Developers want to build homes on former Florida golf course

Sandhill Golf Course closed in 2017. Eventually, Elevation Development plans to put 861 family units on the 168-acre site.

For about 50 years, the site at 800 E. Euclid Ave. in DeLand, Florida, was a hilly, par-72 golf course with narrow fairways.

Sandhill Golf Course, about 25 miles from Daytona Beach, closed in 2017, and the former fairways have become overgrown while the 10,000-square-foot clubhouse remains boarded up.

But this month the DeLand City Commission gave Orlando-based Elevation Development the final nod of approval to designate the former golf course as a brownfield site.

Eventually, Elevation Development plans to put 541 single-family homes and 320 multi-family units on the approximately 168-acre site, according to city documents.

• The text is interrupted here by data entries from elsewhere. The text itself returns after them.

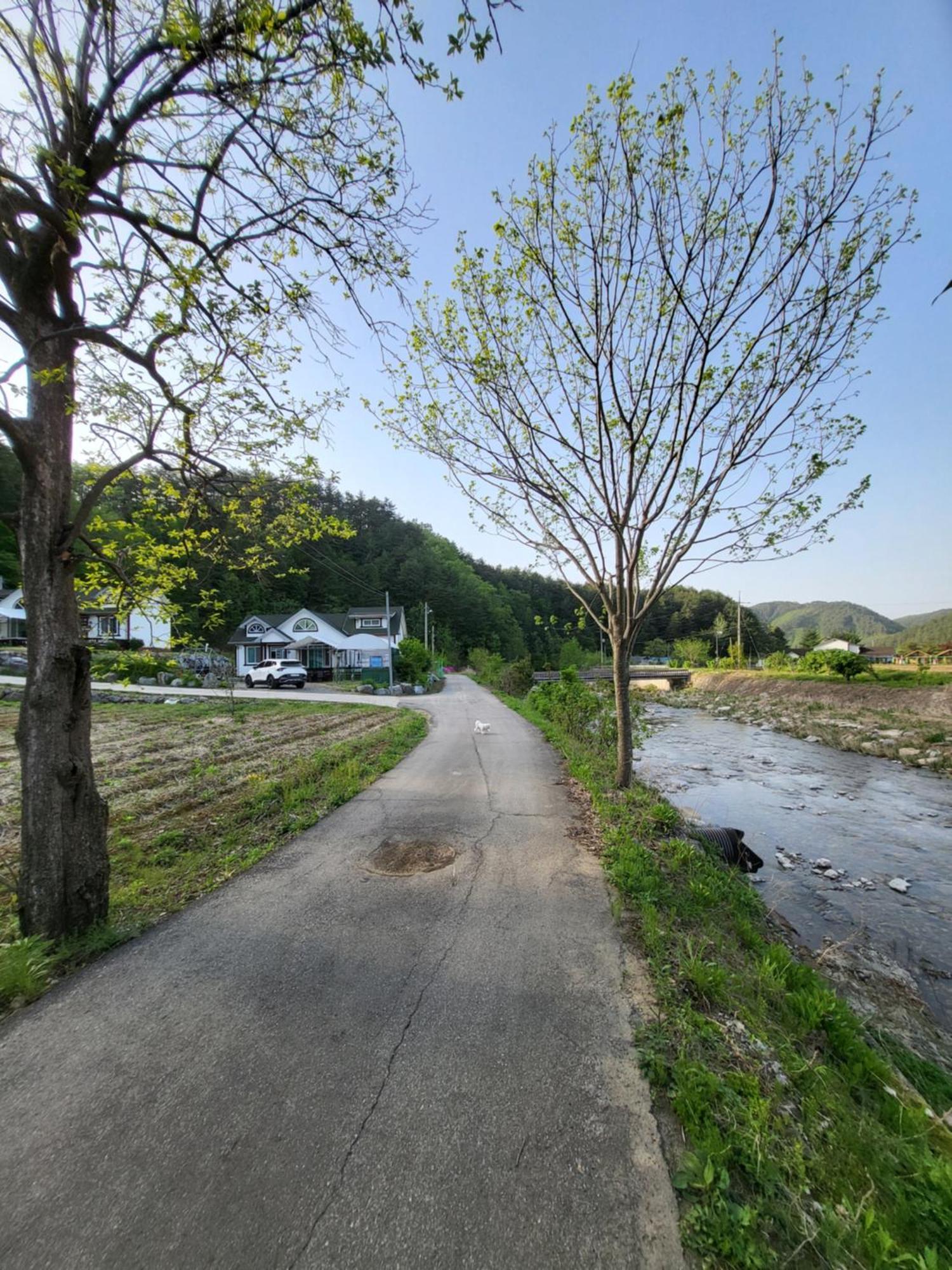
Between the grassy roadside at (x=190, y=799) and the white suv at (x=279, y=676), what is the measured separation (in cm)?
1232

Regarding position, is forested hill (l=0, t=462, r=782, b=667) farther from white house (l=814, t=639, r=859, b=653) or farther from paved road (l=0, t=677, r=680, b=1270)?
paved road (l=0, t=677, r=680, b=1270)

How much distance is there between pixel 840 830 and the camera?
27.4 feet

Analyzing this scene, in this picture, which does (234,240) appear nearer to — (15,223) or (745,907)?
(15,223)

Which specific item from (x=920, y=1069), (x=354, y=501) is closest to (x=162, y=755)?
(x=920, y=1069)

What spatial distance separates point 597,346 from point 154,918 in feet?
24.2

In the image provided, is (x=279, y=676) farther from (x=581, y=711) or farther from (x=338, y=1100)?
(x=338, y=1100)

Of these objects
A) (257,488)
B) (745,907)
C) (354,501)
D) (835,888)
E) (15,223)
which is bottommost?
(835,888)

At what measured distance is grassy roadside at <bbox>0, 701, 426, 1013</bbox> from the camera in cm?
345

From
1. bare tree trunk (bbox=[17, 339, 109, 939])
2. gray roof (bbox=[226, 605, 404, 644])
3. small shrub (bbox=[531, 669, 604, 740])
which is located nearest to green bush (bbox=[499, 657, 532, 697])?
small shrub (bbox=[531, 669, 604, 740])

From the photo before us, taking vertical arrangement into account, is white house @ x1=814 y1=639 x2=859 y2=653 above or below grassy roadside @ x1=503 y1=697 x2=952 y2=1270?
above

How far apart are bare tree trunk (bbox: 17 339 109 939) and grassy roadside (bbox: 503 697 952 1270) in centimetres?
366

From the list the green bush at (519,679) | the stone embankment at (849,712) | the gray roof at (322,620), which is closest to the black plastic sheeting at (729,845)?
the stone embankment at (849,712)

Before the cleanup of the site can begin, a Brownfield Advisory Committee, a role filled by the city’s Economic Development Committee, will first need to review the Brownfield Site Rehabilitation Agreement for the property.

Sandhill Golf Course
A cart path that runs through the former Sandhill Golf Course in Florida has become overgrown since the course closed in 2017. Photo by Daytona Beach News-Journal

The agreement could make the site eligible for the Voluntary Cleanup Tax Credit program, which was created in 1998 “to encourage participants to conduct voluntary cleanup of certain dry cleaning solvent contaminated sites and brownfield sites in designated brownfield areas,” according to the Department of Environmental Protection.

The Brownfields Redevelopment Act went into effect in 1997. Its goals, according to the Department of Environmental Protection, include: to reduce public health and environmental hazards on existing commercial and industrial sites that are abandoned or underused due to these hazards; create financial and regulatory incentives to encourage voluntary cleanup and redevelopment of sites; and derive cleanup target levels.

Cobb Cole attorney Michael Sznapstajler, who is representing the developers, explained the process during the City Commission’s first hearing on the resolution.

The designation “does not affect the land use, it does not affect the zoning, but is the beginning of a process that someone endeavoring to clean up and redevelop a property would undertake,” Sznapstajler said. “You go out and you investigate the site; you sample soil, groundwater, surface water, look at what the issues are out there; you study the history of the site.”

Sznapstajler said once the issues are identified, a cleanup plan is made. The plan is then sent to the Department of Environmental Protection for review.

“I think it makes sense for us to designate it as a brownfield regardless of what happens there,” Vice Mayor Charles Paiva said during the Oct. 19 meeting. “I feel like this is a tool in the toolbox to help us fix some of the damage that occurred much like at the other golf course south of town.”

The 105-acre DeLand Country Club, which closed in 2012, has since been transformed into Country Club Corners, a Publix-anchored shopping center created by Tailwinds Development.

Mayor Bob Apgar asked Sznapstajler how long the cleanup and remediation took in that case.

“We got through that in a little under two years, which, for an environmental cleanup, is impressive,” Sznapstajler said.